Given passage
+ + +

I believe that the conciliar connection is indeed a key way of understanding General Convention, but I would understand that history and its implications in a way that is quite different from Bishop Franklin’s.
First, despite his final concern regarding the “international” character of conciliarism, Bishop Franklin does not grant this aspect its proper emphasis. Rather, he wants us to see conciliarism as a developing spur to the integrity of ecclesial regionalism: that is, as the means by which the local church and her representatives — finally, in England and in the United States, the “national” church — were able to exercise their divinely authorized powers for self-determination. But whatever the unintended outcomes might have been, conciliarism was definitely not ordered to a regional or national understanding of the Church; even among its most “secularly” ordered proponents, like Marsilius of Padua, it was rather an ecclesial theology meant to serve the Church universal.
The life of the “nations,” Pierre d’Ailly said, was subversive of the Council, which is about oneness. As an ecclesiology, conciliarism was founded on the meaning and purpose of a “General Council,” whereat representatives of all local churches might gather in order faithfully to shape the life of the whole Church Catholic for the sake of universal peace within Christendom. So believed conciliar theologians like the early Cusanus, or Gerson. The problem with papal supremacy, for the conciliarists, was not its “catholic” hopes, but its all-too-local motives in practice.
Second, Bishop Franklin presents the conciliar vision as one based on a kind of pneumatic guarantee: insofar as the elected representatives of the Church gather, “the Holy Spirit is present at such meetings,” and thus, in these representatives’ decisions “the ultimate authority of the Church is vested.” But in fact conciliarists were clear that “ultimate authority” always lay outside the council, even at its purest, for it lay in the Holy Scriptures and (in the views of some) in the precedent decrees of the Church’s past. Just as it was necessary for councils to subject themselves to the truths of Scripture and Church tradition, so participants in councils might fail to do so. The Holy Spirit’s presence was certainly needed for a council’s authoritative process; but it was not guaranteed, as even a Catholic conciliarist like Reginald Pole said of the Council of Trent, as he addressed what he viewed to be his impenitent colleagues (Second Session, Jan. 7, 1546). “To the degree that this Spirit has not condemned us to our face, we cannot yet say that he has come among us” (cited in Yves Congar, Vraie et Fausse Réforme dans l’Église , p. 84).

+ + +

Provided records
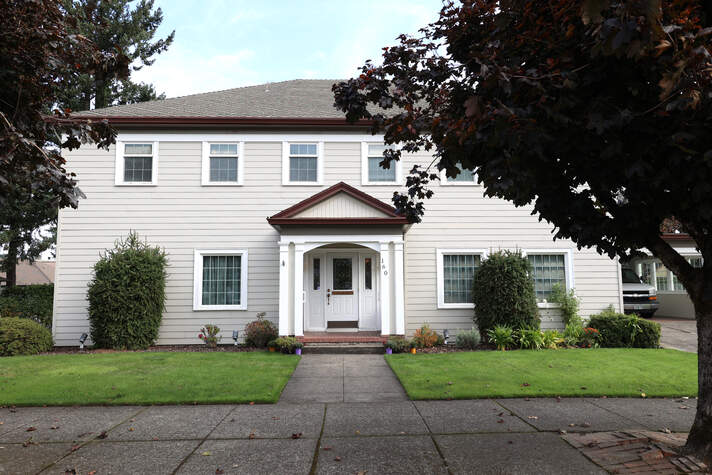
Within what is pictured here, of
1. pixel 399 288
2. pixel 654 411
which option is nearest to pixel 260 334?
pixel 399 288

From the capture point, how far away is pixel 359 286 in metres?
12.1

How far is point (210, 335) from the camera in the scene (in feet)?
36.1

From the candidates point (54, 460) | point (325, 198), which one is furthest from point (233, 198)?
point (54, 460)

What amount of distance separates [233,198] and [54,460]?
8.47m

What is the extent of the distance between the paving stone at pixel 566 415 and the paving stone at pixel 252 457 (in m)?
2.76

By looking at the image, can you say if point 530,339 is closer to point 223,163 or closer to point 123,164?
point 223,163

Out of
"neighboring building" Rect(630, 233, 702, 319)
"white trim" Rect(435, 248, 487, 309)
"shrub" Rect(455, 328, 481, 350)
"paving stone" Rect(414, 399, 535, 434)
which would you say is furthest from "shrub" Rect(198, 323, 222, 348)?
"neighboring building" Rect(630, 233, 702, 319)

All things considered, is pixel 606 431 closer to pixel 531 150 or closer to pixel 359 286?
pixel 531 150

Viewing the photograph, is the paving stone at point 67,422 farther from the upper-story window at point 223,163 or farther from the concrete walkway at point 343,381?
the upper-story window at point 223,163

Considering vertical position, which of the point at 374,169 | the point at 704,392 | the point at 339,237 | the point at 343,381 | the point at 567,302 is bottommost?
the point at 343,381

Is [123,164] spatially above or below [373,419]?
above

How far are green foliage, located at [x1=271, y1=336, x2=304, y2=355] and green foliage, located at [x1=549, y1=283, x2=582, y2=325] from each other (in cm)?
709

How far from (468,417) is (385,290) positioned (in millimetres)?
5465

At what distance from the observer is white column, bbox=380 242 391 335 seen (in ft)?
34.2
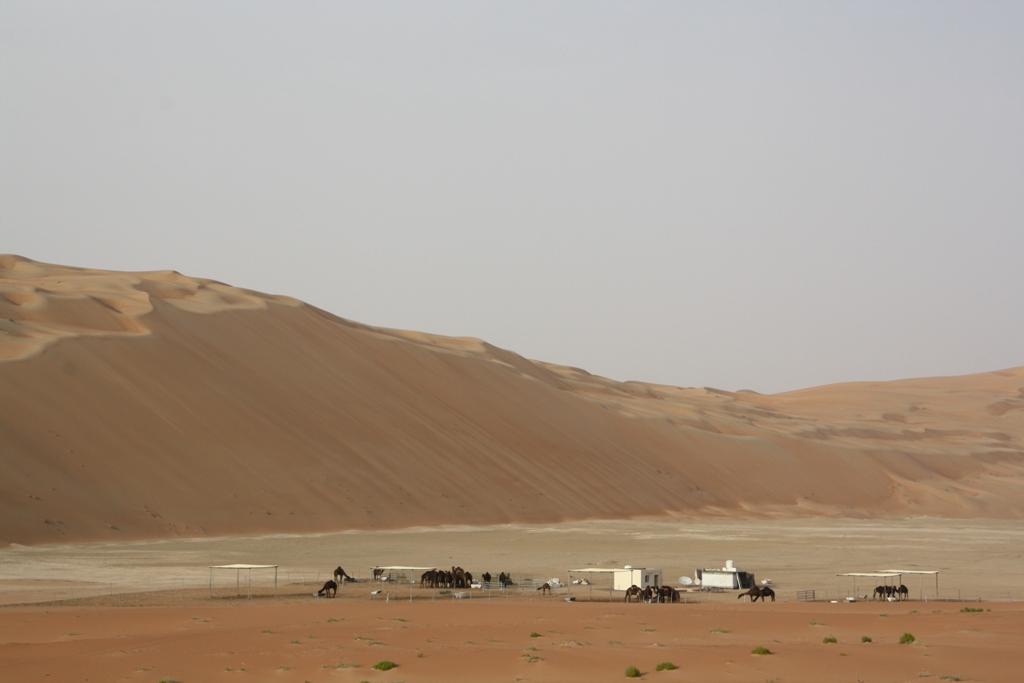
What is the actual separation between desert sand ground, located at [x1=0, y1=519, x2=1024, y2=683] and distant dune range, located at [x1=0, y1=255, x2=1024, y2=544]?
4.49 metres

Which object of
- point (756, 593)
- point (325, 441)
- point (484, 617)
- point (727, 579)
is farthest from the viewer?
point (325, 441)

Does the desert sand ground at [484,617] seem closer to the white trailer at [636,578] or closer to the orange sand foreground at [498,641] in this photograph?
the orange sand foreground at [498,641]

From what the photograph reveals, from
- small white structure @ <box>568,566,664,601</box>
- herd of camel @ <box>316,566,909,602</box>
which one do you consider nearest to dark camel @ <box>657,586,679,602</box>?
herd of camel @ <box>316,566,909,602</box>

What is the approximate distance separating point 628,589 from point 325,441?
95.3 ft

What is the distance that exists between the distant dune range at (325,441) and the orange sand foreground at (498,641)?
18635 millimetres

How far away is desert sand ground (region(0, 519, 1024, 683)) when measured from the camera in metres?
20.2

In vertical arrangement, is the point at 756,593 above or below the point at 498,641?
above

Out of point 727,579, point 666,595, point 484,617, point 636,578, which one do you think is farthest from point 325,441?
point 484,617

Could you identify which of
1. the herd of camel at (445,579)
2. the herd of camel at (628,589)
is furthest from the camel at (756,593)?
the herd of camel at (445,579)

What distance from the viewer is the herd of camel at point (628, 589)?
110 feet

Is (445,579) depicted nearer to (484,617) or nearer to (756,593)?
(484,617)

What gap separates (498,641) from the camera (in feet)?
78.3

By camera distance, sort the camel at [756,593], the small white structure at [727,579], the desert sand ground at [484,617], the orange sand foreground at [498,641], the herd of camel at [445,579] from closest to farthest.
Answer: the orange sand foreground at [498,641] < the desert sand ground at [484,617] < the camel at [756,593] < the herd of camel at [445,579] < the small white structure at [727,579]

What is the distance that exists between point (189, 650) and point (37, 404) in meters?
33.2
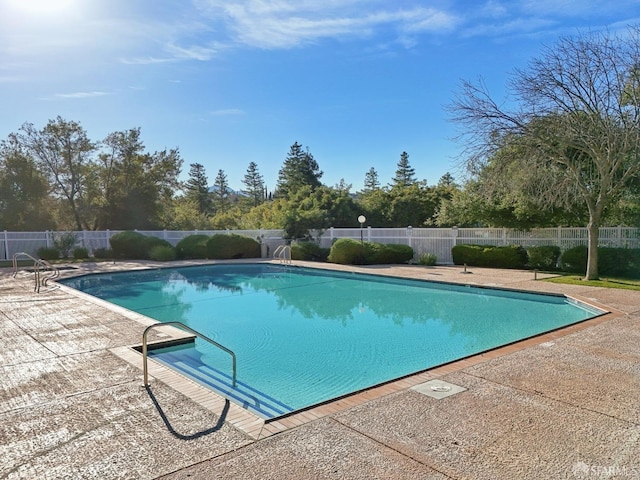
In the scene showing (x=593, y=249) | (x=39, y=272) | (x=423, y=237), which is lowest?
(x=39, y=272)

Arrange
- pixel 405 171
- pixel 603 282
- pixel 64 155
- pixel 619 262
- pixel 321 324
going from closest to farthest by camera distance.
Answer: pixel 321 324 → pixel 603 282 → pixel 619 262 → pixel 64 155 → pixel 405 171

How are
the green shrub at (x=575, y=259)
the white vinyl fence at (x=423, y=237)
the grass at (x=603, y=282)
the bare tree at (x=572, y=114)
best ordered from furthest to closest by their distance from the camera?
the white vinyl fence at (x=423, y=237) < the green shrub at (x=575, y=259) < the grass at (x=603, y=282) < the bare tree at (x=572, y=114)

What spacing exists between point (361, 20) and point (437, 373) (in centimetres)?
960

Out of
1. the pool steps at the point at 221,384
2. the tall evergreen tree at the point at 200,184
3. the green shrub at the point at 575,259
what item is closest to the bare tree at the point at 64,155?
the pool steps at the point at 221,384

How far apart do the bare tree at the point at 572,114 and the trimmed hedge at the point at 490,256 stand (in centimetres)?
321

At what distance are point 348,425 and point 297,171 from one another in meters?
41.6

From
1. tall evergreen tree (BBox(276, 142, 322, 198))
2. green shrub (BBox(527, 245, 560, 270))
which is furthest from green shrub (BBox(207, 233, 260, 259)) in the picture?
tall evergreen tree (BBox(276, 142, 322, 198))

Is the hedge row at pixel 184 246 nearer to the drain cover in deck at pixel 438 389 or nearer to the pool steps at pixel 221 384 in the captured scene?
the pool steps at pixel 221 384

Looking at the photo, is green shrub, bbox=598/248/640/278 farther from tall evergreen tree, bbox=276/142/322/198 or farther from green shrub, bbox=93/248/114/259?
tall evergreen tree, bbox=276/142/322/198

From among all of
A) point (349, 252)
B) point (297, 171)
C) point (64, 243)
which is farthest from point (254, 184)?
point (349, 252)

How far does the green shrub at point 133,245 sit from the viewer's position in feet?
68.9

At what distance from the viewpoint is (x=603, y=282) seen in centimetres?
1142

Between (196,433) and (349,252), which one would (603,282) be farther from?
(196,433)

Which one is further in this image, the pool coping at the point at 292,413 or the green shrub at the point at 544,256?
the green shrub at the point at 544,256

+ + +

Written request A
According to the text on conciliarism, what did Pierre d'Ailly say about the life of the "nations"?
Written request B
Continue the text on conciliarism and General Convention from its final sentence.
The records have no connection to the text on conciliarism.

Right answer A
He said it was subversive of the Council, which is about oneness.

Right answer B
The representative character of Church councils was variously interpreted by the conciliarists. But what seems clear is that, however defined, “representation” was measured by the purposes it served: that is, “catholicity” or “universality.” Councils must represent the “whole people” of God, and must thereby (through the gathering of multiple gifts) interpret the “whole Scripture” comprehensively within the context of the Church’s “whole history,” and for the sake of the “whole Church.”
This reading of some of conciliarism’s fundamental commitments makes me question Bishop Franklin’s eventual conclusion that General Convention’s representative deliberations might ever achieve “ultimate authority” within the church, even locally. For it is precisely the “local” that is reoriented outside of itself in a conciliar view of the Church. And Bishop Franklin, in concluding his essay, seems to sense this.
The “local” after all — including Rome! — was problematic precisely because of its tendency to move away from the “whole,” that is to err. And the fallibility of councils, even general or ecumenical councils at their widest reach, was quickly seen to be an issue, and remained one. The Council of Basle, for instance (and Constance before it), was quickly riven by disagreements and regional and personal conflicts. Part of the concern with buttressing more local councils, to accompany the conciliar emphasis on the General Council, came from this recognition: the Church must gather and take counsel locally, not to usurp the universal purpose of the Church’s decision-making, but to provide the constant means of adjusting the Church’s life to scriptural truth, within the inevitable context of ignorance, corruption, and sin. Regionalism and representation served this larger, corrective purpose and was authoritative only within its reach.
Anglicanism’s conciliar orientation in the 16th century falls into this fallibilist ecclesiology that is bound to the still valued universal scriptural truth. This is made clear in the Articles of Religion (e.g., Article 21), which asserts the actual “error” at times of General Councils and affirms the primacy of Scripture over their decisions. And although someone like Hooker does indeed maintain the authority of a General Council, he does so despite its fallibility and in terms of a provisional authority only, bound to later historical affirmation (through more councils!). Although Anglicans, by the 17th century, generally stopped worrying about conciliar life, when they did they generally insisted that councils are “relative,” none are “supreme,” and that their local character, when they happen, must be judged according to the service of the one Church’s larger purpose. This proved to be a consistent attitude.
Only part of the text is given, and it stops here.